The text of the tweets were classified programmatically using a body of keywords that corresponded to a larger bucket of topics categorized by Bloomberg News....The initial keywords were generated by topic modeling the entire corpus of tweets, then supplemented manually with additional keywords.

So they used keywords to assign a category (or categories) to each tweet. Sounds like something we might be able to do, until we get to the example:

For example, a May 12 tweet from Beto O'Rourke reading, "We will repeal the discriminatory and hateful transgender troop ban and replace it with the Equality Act to ensure full civil rights for LGBTQ Americans," was classified under "social issues" and "military."

Even though the military and social issues are major topics that candidates will tweet about, none of the categories our topic models uncovered were about the military or social issues. So what do we do?
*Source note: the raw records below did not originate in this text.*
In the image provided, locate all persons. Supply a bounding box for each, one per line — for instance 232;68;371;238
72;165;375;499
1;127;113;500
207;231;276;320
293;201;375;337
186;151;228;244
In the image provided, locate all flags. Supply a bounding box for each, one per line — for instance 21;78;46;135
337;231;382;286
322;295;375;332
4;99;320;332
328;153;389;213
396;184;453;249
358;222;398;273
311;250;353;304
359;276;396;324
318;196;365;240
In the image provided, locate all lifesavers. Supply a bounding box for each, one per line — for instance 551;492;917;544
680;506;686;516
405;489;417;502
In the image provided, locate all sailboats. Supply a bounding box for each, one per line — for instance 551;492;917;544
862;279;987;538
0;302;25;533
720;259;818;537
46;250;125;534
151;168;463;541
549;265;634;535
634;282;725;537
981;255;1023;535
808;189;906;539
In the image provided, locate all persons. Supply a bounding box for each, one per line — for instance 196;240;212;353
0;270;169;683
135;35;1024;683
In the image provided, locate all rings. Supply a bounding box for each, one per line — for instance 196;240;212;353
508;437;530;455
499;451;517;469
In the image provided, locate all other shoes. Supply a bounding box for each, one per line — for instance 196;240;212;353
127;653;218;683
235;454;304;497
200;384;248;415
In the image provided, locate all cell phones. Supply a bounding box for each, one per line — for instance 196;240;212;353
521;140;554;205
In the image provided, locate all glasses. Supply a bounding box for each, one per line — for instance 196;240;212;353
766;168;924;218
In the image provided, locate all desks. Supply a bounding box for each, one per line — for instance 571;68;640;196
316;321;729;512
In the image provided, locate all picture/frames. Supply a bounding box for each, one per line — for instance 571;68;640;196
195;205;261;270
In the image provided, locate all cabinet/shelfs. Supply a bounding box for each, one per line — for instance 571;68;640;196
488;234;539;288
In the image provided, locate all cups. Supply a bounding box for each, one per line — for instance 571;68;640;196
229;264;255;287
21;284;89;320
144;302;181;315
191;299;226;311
Looks like we'll just need to invent our own keywords!

And that's exactly what they did, too.

The text of the tweets were classified programmatically using a body of keywords that corresponded to a larger bucket of topics categorized by Bloomberg News.

Did we just... do that for no reason?

Review#

In this section we applied topic modeling to a large number of tweets, comparing several different algorithms to see which one could best categorize our dataset. It turns out they were all pretty bad, and we're just going to use keywords instead.

Discussion topics#

We don't know the difference between how the different topic modeling techniques work. What might be downsides to that? What are the downsides to learning them?

If we didn't want to learn the intricacies of topic modeling, but still wanted to do this project using topic modeling, how could we find someone to give us advice?

We only selected words that showed up at least one hundred times. Why?